Agrarwende
Ökolandbau in Bayern: Doppelte Wachstumsrate nötig
LVÖ fordert politischen Willen zum Erreichen des 30-Prozent-Ziels
Ein Zuwachs von gut 5,1 Prozent bei den Verbands-Betrieben und ein Flächenwachstum von 8,3 Prozent: Das ist die Bilanz für 2021, welche die Landesvereinigung für den ökologischen Landbau in Bayern (LVÖ) heute im Rahmen einer Pressekonferenz bekanntgab. Der bayerische Bio-Dachverband sieht dennoch viel ungenutztes Marktpotenzial: Um das Ziel von 30 Prozent Ökolandbau bis 2030 zu erreichen, brauche es einen besseren Umstellungsmotor und die richtigen Rahmenbedingungen.
Warum der Ausbau des Ökolandbaus zur Bewältigung der Klimakrise essentiell ist, demonstrierte Daniela Schmid, Vorstandsmitglied vom Münchner Ernährungsrat. „Die Landwirtschaft nutzt 37 Prozent der globalen Landfläche, 70 Prozent des globalen Frischwassers und ist für ein Viertel der globalen Treibhausgasemissionen verantwortlich.“ Dabei schnitten die CO2-Äquivalente über alle Lebensmittel hinweg im Ökolandbau deutlich besser ab als in der konventionellen Landwirtschaft. „Bis 2035 müssen wir die Ernährungswende in der Region München schaffen!“, wünscht sich Schmid. Wichtige Hebel auf kommunaler Ebene sieht sie in der Außer-Haus-Verpflegung und einer besseren Infrastruktur, um Vermarktung und Nachfrage zu fördern.
Die LVÖ-Mitgliedsverbände Bioland, Naturland, Biokreis und Demeter konnten 2021 insgesamt 358 neue Betriebe gewinnen, ein Plus von 5,1 Prozent im Vergleich zum Vorjahr. Die landwirtschaftliche Fläche bei den Verbänden wuchs sogar noch stärker: um gut 25.000 Hektar oder 8,3 Prozent.

■ **Arbeitsauftrag**
Beantworte anhand des Textes zum Ökolandbau in Bayern:
(a) Um wie viel Prozent wuchs die Fläche bei den Verbänden 2021?
(b) Welchen Anteil des globalen Frischwassers nutzt die Landwirtschaft laut Daniela Schmid?
(c) Wie viele neue Betriebe gewannen die LVÖ-Mitgliedsverbände 2021?

[Auszug aus einem Datensatz]

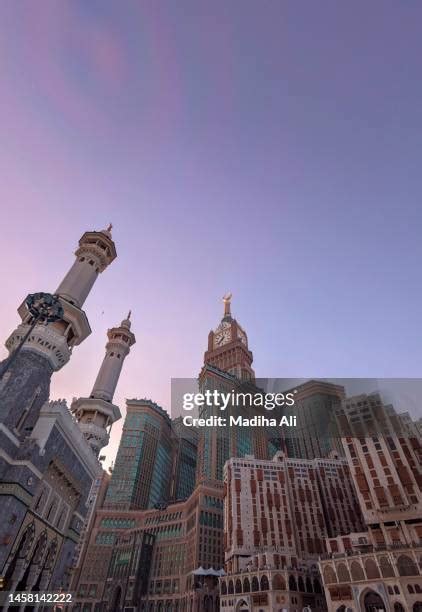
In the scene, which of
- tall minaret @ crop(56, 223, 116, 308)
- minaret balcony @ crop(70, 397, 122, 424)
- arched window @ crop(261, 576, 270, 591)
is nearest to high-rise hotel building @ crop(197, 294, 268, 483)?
arched window @ crop(261, 576, 270, 591)

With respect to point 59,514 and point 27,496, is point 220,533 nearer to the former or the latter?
point 59,514

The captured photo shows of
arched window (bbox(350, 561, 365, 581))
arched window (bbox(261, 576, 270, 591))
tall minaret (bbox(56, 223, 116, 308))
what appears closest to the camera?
arched window (bbox(350, 561, 365, 581))

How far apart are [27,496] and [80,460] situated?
47.6 feet

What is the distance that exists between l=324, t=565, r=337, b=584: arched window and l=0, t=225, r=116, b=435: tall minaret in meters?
52.7

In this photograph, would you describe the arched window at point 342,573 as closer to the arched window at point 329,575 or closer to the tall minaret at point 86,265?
the arched window at point 329,575

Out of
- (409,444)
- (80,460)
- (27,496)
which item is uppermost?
(409,444)

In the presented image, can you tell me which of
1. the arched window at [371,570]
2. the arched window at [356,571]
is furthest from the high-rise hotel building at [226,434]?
the arched window at [371,570]

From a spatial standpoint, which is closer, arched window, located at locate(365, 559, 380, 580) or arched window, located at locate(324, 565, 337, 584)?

■ **Vollständige Lösung**
(a) Um 8,3 Prozent.
(b) 70 Prozent.
(c) 358 Betriebe.